課題: 次に示す、地域活動と男女共同参画をめぐる質疑応答の文章を、最後の一文の後から書き継いでください。

本文:
# # # # #
越前さんへの質問:自治会の活発化により若い世代が参画した具体例はありますか
      回答:子供会の役員の皆さんがラジオ体操やお祭りなど町内会の活動、役員会、草刈り
         に参加し、大変頑張ってくれている。ただ、転勤でコンスタントにサポーターに
         なれる人がおらず、若い人への継承の課題がある

加藤さんへの質問:女性リーダー育成プロジェクト修了生の活躍の場はどのように設けていますか
      回答:この事業は、すでに活動されている方々に優先して受講してもらっているため、
         すでに活躍のフィールドを持っている。講師として推薦すると引き受けてくれる
         頼れる人材がいる

奥家さんへの質問:男女共同参画を庁内全体で共有するには何が必要と考えますか
      回答:正解のない、でも望ましい世界を目指す局面においては、いろんな人たちが、
         いろんな立場を越えてフランクに話し合う場が必要なのではないか

 最後に、島研究員が「すでに地域に貢献している女性たちはたくさんいる。そういう女性たちがスムーズに楽しく活躍できる仕組みづくりやサポートのヒントを具体的にいただけた」とまとめました。
# # # # #
提示資料:
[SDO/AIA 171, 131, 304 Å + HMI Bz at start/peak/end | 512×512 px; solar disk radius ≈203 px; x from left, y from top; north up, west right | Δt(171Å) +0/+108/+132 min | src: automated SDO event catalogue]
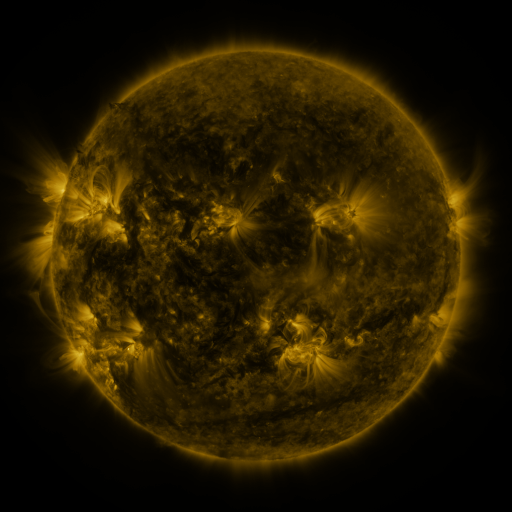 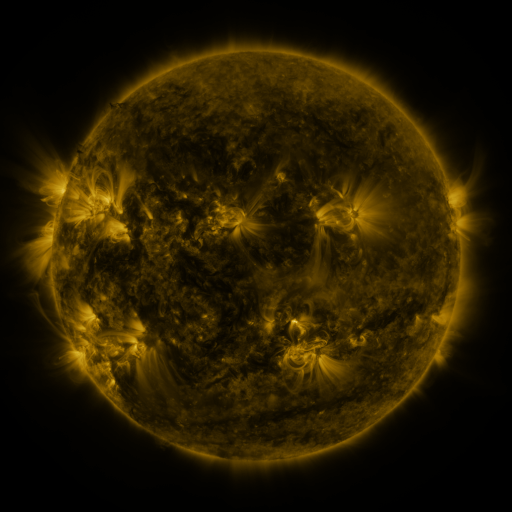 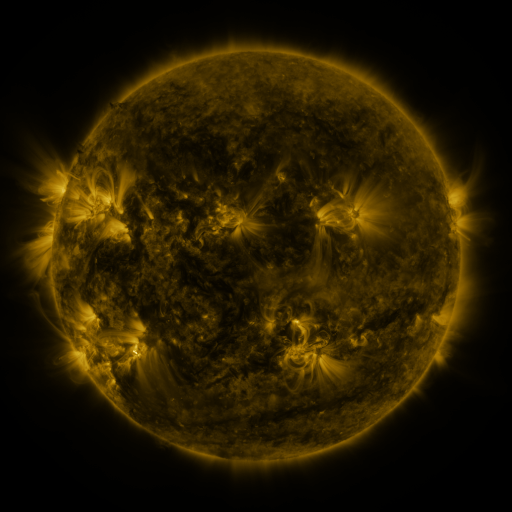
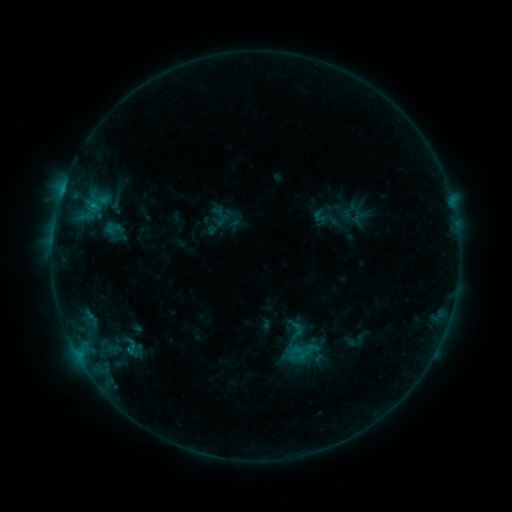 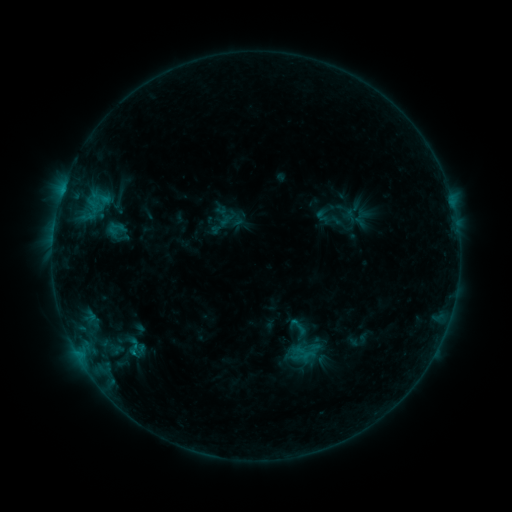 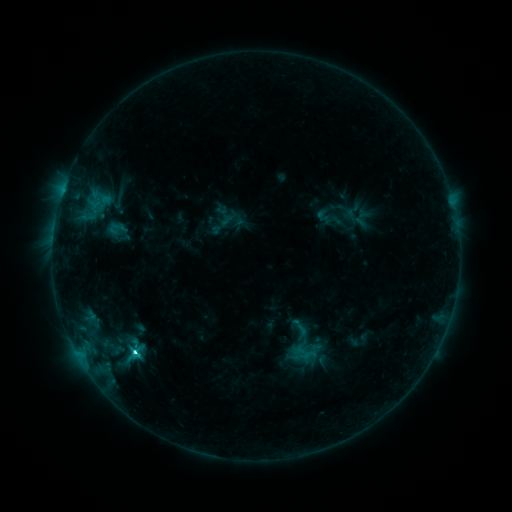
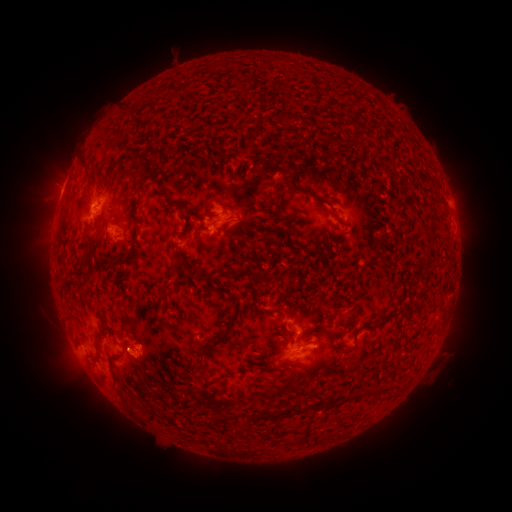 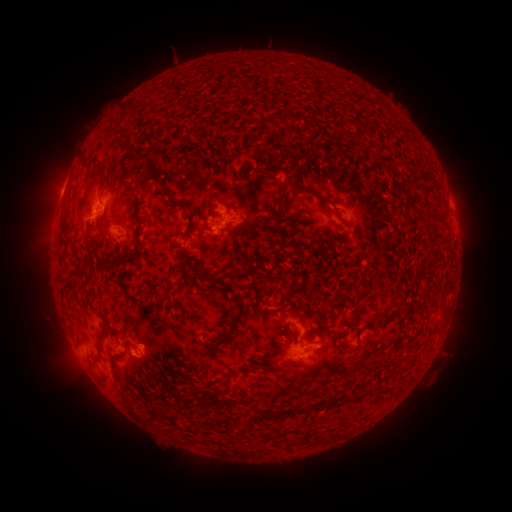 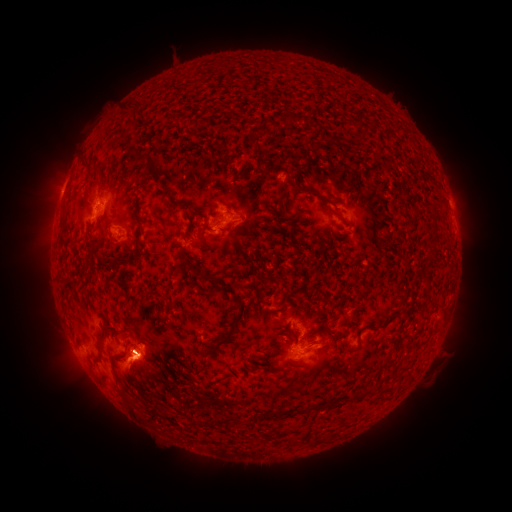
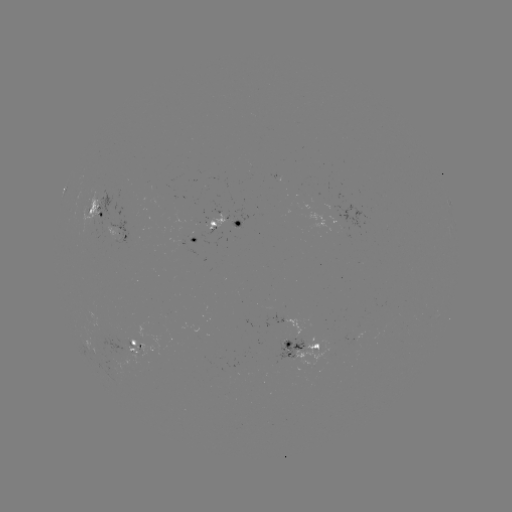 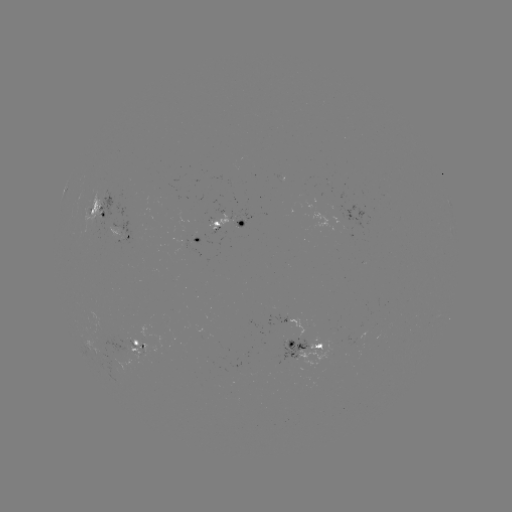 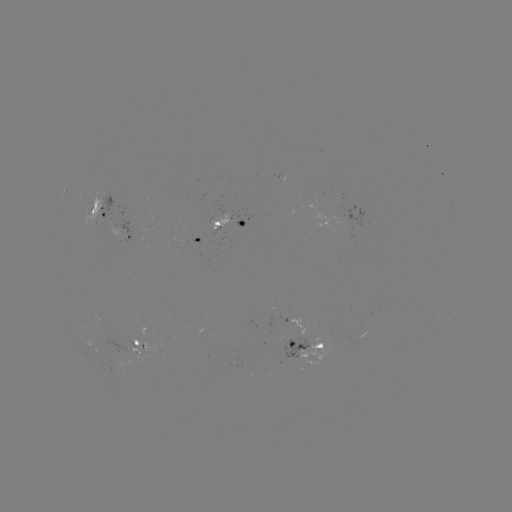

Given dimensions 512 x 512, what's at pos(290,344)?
# # # # #
正答:
(9) 全国女性会館協議会提供プログラム「男女共同参画センターをパワーアップしていくために」

 男女共同参画センターが関係機関と連携・協働した事業の事例から、点から面に広げていくためのヒントを得ました。
 京都市男女共同参画センターの久保智里さんは、「『男女共同参画の防災教材づくりワークショップ』の取り組み」事業のプロセスを事例に、どのように市民・行政・他のセンターの方々と繋がっていったのかについて紹介。連携のポイントは、目的とゴールイメージを共有すること、達成に必要なマンパワーと予算を具体的にし、互いの実績に基づいた協力内容を提案することなどにより「できる」イメージを持つこととまとめました。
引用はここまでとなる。